Vaccines make the news, so that’s what they highlight, but the trial is actually of a cell therapy with and without the vaccine. The 44 patients they mention are the ones who got the cell therapy with and without the vaccine, and there is no breakdown of how many of them got the actual vaccine. With cancer vaccine’s abysmal past record ⊕ No, they are not now being “tried in cancer” after the success in Covid-19. They were, in fact, developed for cancer treatment, experienced failure after failure, and pivoted back to infectious diseases because of Covid-19; and what a good thing for all of us that they did! I highly doubt that the effect we saw was wholly due to the cells, not the vaccine (then again, I work at a cell therapy company). The paper which came out concomitantly with the abstract shows that about the same number of participants who got the vaccine progressed and responded (see Figure 2 for that).

No context

“The tumor stopped growing in all patients”, the headline says. Well, loog at Figure 2 again, it’s what we call a waterfall plot, which is an aspirational name: if the bar goes up from baseline it means that the tumor grew, if it goes down it means that it shrank, so you want it to look like a waterfall. But in 8 of the 21 participants presented in the paper it grew! And in 5 more it barely came down — those count as “stable disease” because measuring tumors is not a precise science and a pixel here or there on the digital ruler can make all the difference. In only 8 of the participants did the tumor shrink, and in only one of those did it go away completely.

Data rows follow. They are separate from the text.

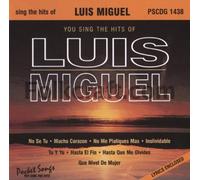 Luis Miguel - Luis Miguel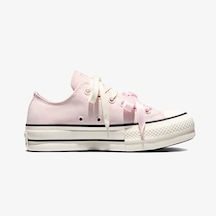 Converse Chuck Taylor All Star Lift Kadın Pembe Spor Ayakkabı & Sneakera18916c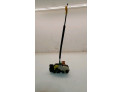 CERRADURA PUERTA TRASERA IZQUIERDA CHEVROLET CRUZE 2012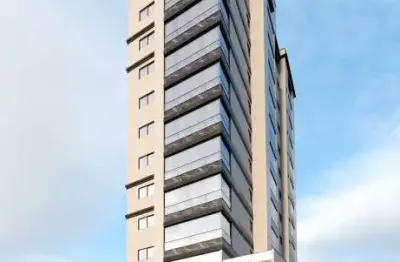 Apartamento com 2 quartos à venda na Rua Caxias Do Sul, Centro, Balneário Piçarras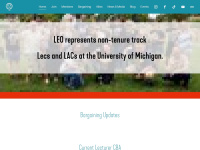 Leounion.org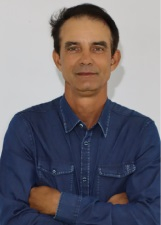 Foto do vereador CARLÃO DO GUAPORÉ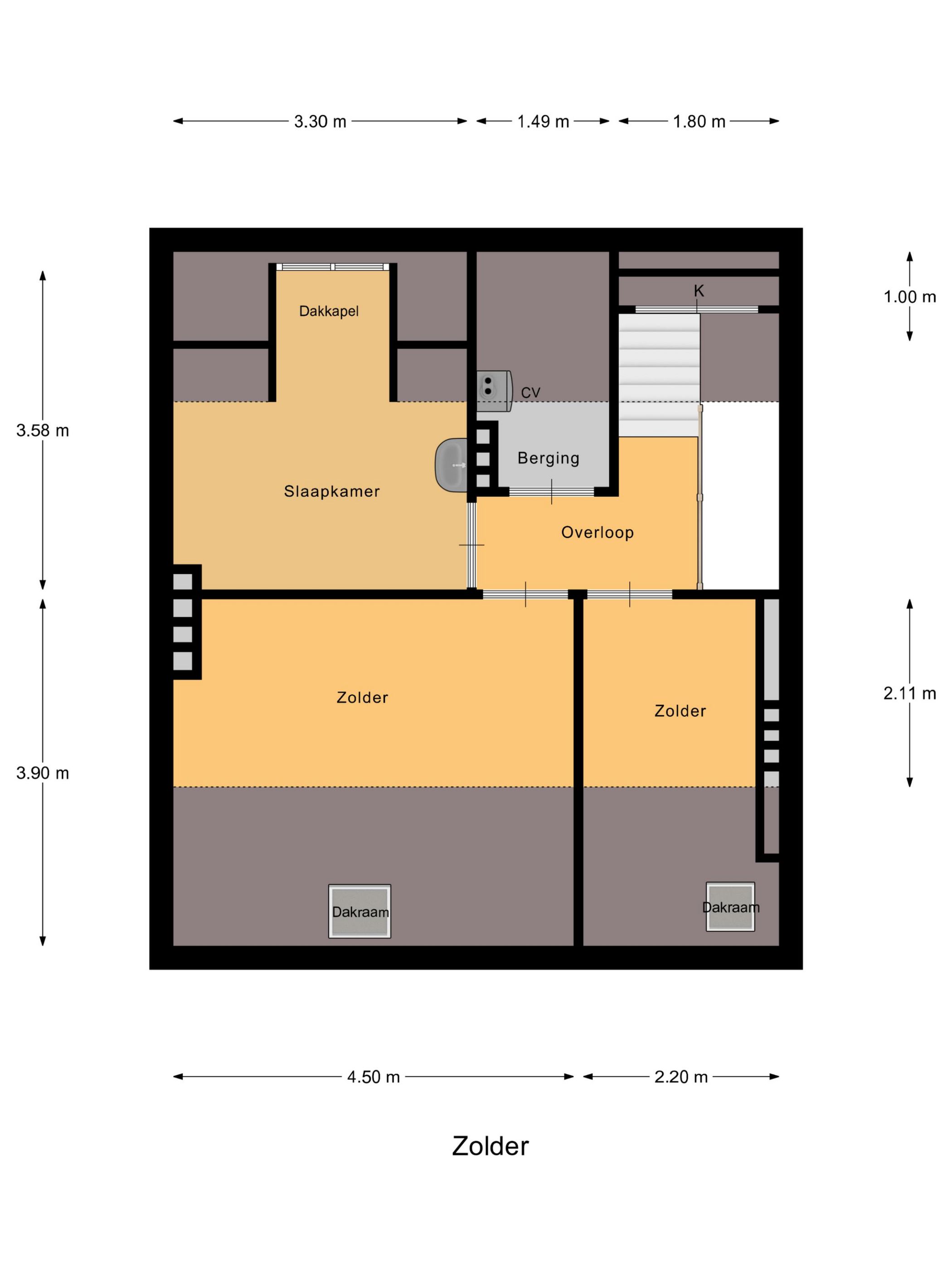 Photo 27 of Beukenlaan 2-A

This is, I’m sad to say, about what you would expect for a Phase 1 trial of a cancer drug. Most patients who make it to such a trial have slow-growing tumors, and having a “stable disease” in that context — where you are allowed to have the tumor grow by 20% before calling it “progression” — is perfectly meaningless. Note that you will find terms like “disease control rate” or “clinical benefit rate” which combine participants whose tumors shrunk with those who had this “stable disease”. Those two metrics are also meaningless without a control group.

This became longer than I intended so I’ll stop here, but yes, it’s a sad state. It reminds me of dostarlimab, only much worse since in that case there was at least clear evidence that the drug was good, the only thing missing was context. Caveat lector!